Uno dei contributi forse più sottovalutati del magistero teorico di Gramsci riguarda la riflessione sul cosiddetto cosmopolitismo degli intellettuali italiani. Cresciuti in un Paese che, pur essendo privo di una credibile organizzazione politica, ha esercitato per secoli un primato culturale e spirituale all’ombra di uno dei due Soli (il Papato), soprattutto a partire dal Settecento gli scrittori, i poeti, gli artisti e gli scienziati italiani si sono fatti ambasciatori in giro per l’Europa della grandeur della nostra tradizione letteraria e artistica. Ne è venuto fuori un tipo peculiare di intellettuale-cosmopolita che ha imparato a farsi produttore puro di cultura a spasso per le corti, libero da quella domanda sofferta sul destino nazionale che pure aveva nutrito le riflessioni di Dante, Petrarca e Machiavelli (una situazione, questa, che si ripropone su scala macroscopica in quella che con espressione qualunquista è stata chiamata la “fuga dei cervelli”). Questa «funzione cosmopolita», come invece la chiama Gramsci, caratterizza da secoli gli intellettuali italiani ed è riconoscibile ancora oggi nella radicale incapacità della sinistra di porsi il problema di una cultura nazionale: solo di pochi anni fa (2019) è un pamphlet di Christian Raimo intitolato significativamente Contro l’identità italiana, in cui questo argomento viene affrontato in maniera singolarmente apodittica e forse persino aproblematica, confondendo di continuo identità e identitarismo.
Assistiamo perciò a una situazione ambigua: mentre, spinti da un afflato orientalistico, si esaltano la genuinità, la purezza, persino la superiorità intellettuale e spirituale delle culture minoritarie, incoraggiando un’antropologia e un’etica dei margini, allo stesso tempo una qualunque sia pure pacata affermazione non dico della dignità, ma dell’esistenza stessa di un’identità nazionale italiana (o francese o tedesca o americana) viene senz’altro percepita come l’anticamera di un universalismo violento, erede della logica eurocentrica del nostro passato coloniale.

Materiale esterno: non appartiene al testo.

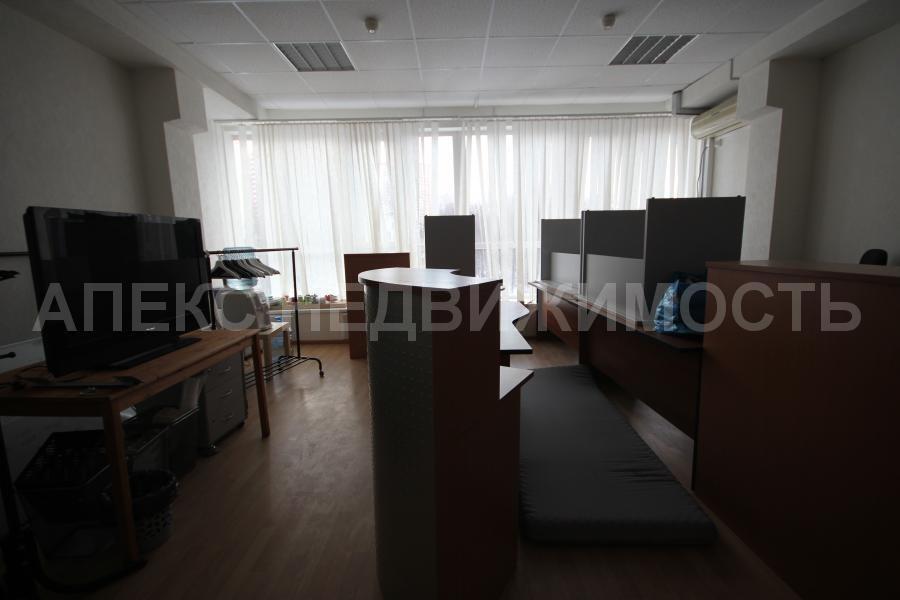 Аренда офиса 30 кв Проспект Вернадского аренда помещений офисов за заводах москва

Così, come diceva Cesare Garboli in un’intervista del 1997, «l’italiano, se si sente italiano, diventa subito fascista». E l’identità è accordata solo a chi può farne un uso vittimistico e autoghettizzante.
Si tratta, evidentemente, di uno dei tanti capitoli di quel generale sospetto nei confronti dei processi di soggettivazione che è la marca più riconoscibile di una serie di derivati del decostruzionismo che sono ancora oggi egemonici nell’accademia occidentale, da una parte, e al contempo, dall’altra, la garanzia definitiva della loro totale ineffettualità politica.
È dunque per certi versi singolare (ironic, direbbero gli anglosassoni) che nei mesi scorsi sia uscito un prezioso libro dal titolo L’Europa di Gramsci. Filosofia, letteratura e traducibilità, quando è a ben vedere ancora da dimostrare che il nucleo profondo del pensiero di Gramsci abbia davvero iniziato ad attecchire innanzitutto in Italia.1 Come sottolineava Marco Gatto nel suo Nonostante Gramsci, per esempio, non esiste una critica letteraria gramsciana nel nostro Paese, sebbene proprio a questa disciplina si possano ascrivere alcune delle pagine più illuminate dei Quaderni del carcere: frutto, questa vistosa assenza, del prevalere del paradigma strutturalista, oltre che di una generale temperie formalistica più o meno inconsapevolmente erede dell’idealismo crociano.2 Un segnale confortante in contrasto con questa tendenza è il fatto che una parte importante dei collaboratori del volume, edito da Bordeaux e curato da Lelio La Porta e Francesco Marola, siano proprio dei giovani studiosi di letteratura. Come sottolinea Guido Liguori nella prefazione, infatti, L’Europa di Gramsci è una raccolta che ha il merito di mettere insieme punti di vista disciplinari differenti e diverse generazioni di studiosi. L’idea di partenza è che, a fronte di una crescente fortuna del pensiero gramsciano nell’accademia internazionale (grazie alla risemantizzazione operata soprattutto dai Cultural e Subaltern Studies), può essere utile sottolineare come fin dal suo nascere il suo lavoro teorico sia andato avviluppandosi alle principali correnti del pensiero europeo e come, dalla particolare specola del carcere, Gramsci abbia potuto condurre a una sintesi o, nel suo gergo, tradurre in un’opera magmatica una pluralità di spunti provenienti dalle aree geografiche più disparate.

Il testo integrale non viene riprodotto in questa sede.